‘Song of the Bandits’ review: bandits and soldiers are no match for Kim Nam-gil

Netflix’s latest K-drama is thrilling and cinematically stunning, though not very historically accurate

The beginnings of the 20th century were a tumultuous time for East Asia, but particularly for the Korean Peninsula. Under violent and stringent Japanese colonial rule, many were forced to live in harsh conditions and in constant fear of torture. Many tried to escape in hopes for a better life away from Japan’s oppressive forces, resorting to dangerous escapades toward lawless regions on Chinese land for safety and a sense of autonomy. And in Song of the Bandits, one of those is our main protagonist, Lee Yoon (Kim Nam-gil).

A slave soldier of the Japanese war, Yoon is haunted by the spectre of an incident that took place in Gando, situated somewhere northeast China, but is compelled to head back when he receives an anonymous note about the location of a man he’s looking for. On the way, he reconnects with a fellow former slave, Choi Chung-soo (Yoo Jae-myung), who has since escaped and now makes a living selling guns to anyone who has the money for it. She warns him of the chaos that awaits him in Gando: “Chinese land, Japanese money and Joseon’s people,” with no monarch or governor to reign them in.

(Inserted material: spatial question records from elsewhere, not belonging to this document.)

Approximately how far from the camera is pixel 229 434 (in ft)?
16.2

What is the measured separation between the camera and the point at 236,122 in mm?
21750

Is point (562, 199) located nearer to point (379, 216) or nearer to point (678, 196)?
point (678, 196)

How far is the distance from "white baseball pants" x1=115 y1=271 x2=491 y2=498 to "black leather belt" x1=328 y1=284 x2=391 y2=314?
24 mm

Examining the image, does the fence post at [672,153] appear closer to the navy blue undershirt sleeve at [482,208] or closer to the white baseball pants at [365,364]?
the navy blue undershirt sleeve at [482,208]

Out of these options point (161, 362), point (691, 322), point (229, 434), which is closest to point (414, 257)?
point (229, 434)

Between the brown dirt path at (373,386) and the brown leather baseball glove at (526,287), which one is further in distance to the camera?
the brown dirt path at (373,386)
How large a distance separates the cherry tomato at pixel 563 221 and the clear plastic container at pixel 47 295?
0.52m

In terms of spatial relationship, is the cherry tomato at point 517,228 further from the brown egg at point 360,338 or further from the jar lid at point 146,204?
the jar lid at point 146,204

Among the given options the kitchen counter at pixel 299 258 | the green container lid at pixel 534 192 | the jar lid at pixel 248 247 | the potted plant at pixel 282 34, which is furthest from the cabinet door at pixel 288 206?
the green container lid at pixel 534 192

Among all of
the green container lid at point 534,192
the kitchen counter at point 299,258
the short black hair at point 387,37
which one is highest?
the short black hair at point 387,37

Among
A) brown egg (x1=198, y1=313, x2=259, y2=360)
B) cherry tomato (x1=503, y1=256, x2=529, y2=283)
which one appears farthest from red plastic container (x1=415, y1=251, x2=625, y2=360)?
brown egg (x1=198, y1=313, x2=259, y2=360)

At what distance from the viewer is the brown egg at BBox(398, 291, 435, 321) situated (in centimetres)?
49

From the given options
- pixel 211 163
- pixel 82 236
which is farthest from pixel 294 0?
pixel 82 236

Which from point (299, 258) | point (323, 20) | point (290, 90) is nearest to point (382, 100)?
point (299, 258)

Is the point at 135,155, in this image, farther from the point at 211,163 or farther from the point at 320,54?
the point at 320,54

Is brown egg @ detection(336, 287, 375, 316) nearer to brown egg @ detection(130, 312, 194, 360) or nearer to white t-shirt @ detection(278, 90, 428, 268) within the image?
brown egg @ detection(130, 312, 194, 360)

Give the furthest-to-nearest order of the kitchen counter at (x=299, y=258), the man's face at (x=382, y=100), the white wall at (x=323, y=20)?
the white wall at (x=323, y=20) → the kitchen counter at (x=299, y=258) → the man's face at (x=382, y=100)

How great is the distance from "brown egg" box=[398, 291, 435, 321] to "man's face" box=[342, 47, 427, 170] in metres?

As if matters couldn’t be any worse, bandits also terrorise the area – they steal, murder and destroy the innocent townspeople. Yoon, while on his mission to revisit the past traumas of Gando for his personal vendetta, plans to raise an independent army against both the bandits and Japanese soldiers, recruiting skilled fighters and strategists along the way as they plough through throngs of mercenary bandits in an attempt to claim back their freedom.


Song of the Bandits treads the sensitive subject of Korea’s time as a Japanese colony with the immense grace of beautiful cinematography, writing and direction. Although not entirely historically accurate, this K-drama encapsulates not only the human condition of Joseon’s people at the time, but also the multifaceted cultures of 1900s East Asia. The Old West influences are palpable and speak to the growing influence of the West at the time in Asia, while simultaneously harking back to the traditional fighting styles of the region: katanas and classic archery.

Half of the fun on Song of the Bandits is found in its fight sequences, masterfully choreographed by the production team and equally thrilling performances by Kim Nam-gil. His crew of independence fighters also have unique fighting styles and personalised weapons that compliment each other, which makes their battles as a team even more nail-biting to watch. The impeccable cinematography of these sequences do the cast’s performances justice, even if it does sometimes fall back on well-worn tropes of one or two overpowered heroes laying waste to a group of 20 trained killers without breaking a sweat.

It is an emotionally fulfilling series to watch that inspires a critical look back on history and the impact of Japanese colonisation over Joseon, but Song of the Bandits sometimes threatens to spread itself too thin. The fight scenes, as great as they are, can be overly indulgent, like they were included for the sake of giving the fans what they want (Kim Nam-gil being a badass). There are also so many subplots happening at once, with the sheer amount of events interweaving across the series’ wider story feeling too overwhelming to thoroughly follow at times..

Song of the Bandits still shines among Netflix’s Korean originals this year and is poised to be one of the most cinematically stunning. This action-packed masterpiece, despites its few shortcomings, knows its strengths as a gripping, entertaining slice of the country’s history and fully embraces it.